◆ Gösterilen Metin ◆

Ankebut Suresi 60. “Kendi rızkını taşımayan nice canlı vardır ki, onu ve sizi rızıklandırır. O, işitendir, bilendir.” Mesela “kendi rızkını taşıyamayan” ağaçlar, mesela elma ağacı durduğu yerde duruyor. Allah’tan bekliyor, Allah ona yağmur yağdırıyor, topraktan da mineral veriyor, Güneş’ten de fotosentezini yapıyor adam, keyfi gıcır. Bir de ömrü de uzun bunların maşaAllah, 500 sene yaşayanı var, 600 sene yaşayanı var. O selviler şunlar bunlar kayın ağaçları. Kanuni devrini görenler var, Fatih Sultan Mehmet devrini görenler var. Bayağı keyifleri yerinde. Yaz, kış sorunları da yok, üşüme problemleri de yok. Yiyecek içecek problemleri de yok, bol bol meyveleri de oluyor. Yapraklarını istediği gibi açıyor, manzara seyretmek isterse daha da yükseklere çıkıyor daha tepeye, seyrediyor. İnşaAllah.

◆ Veri Satırları ◆
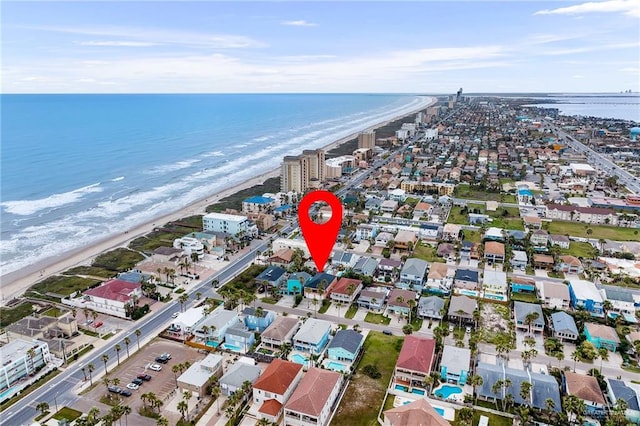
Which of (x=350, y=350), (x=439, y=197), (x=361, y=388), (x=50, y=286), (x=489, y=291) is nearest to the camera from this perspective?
(x=361, y=388)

◆ Görev ◆
Rızık ve ağaçlar üzerine olan metinden "Ankebut Suresi 60." ile "tepeye, seyrediyor. İnşaAllah." arasındaki kısmı, iki ifade de dahil olmak üzere olduğu gibi aktarın.

◆ Çözümlü Alıştırma ◆
Ankebut Suresi 60. “Kendi rızkını taşımayan nice canlı vardır ki, onu ve sizi rızıklandırır. O, işitendir, bilendir.” Mesela “kendi rızkını taşıyamayan” ağaçlar, mesela elma ağacı durduğu yerde duruyor. Allah’tan bekliyor, Allah ona yağmur yağdırıyor, topraktan da mineral veriyor, Güneş’ten de fotosentezini yapıyor adam, keyfi gıcır. Bir de ömrü de uzun bunların maşaAllah, 500 sene yaşayanı var, 600 sene yaşayanı var. O selviler şunlar bunlar kayın ağaçları. Kanuni devrini görenler var, Fatih Sultan Mehmet devrini görenler var. Bayağı keyifleri yerinde. Yaz, kış sorunları da yok, üşüme problemleri de yok. Yiyecek içecek problemleri de yok, bol bol meyveleri de oluyor. Yapraklarını istediği gibi açıyor, manzara seyretmek isterse daha da yükseklere çıkıyor daha tepeye, seyrediyor. İnşaAllah.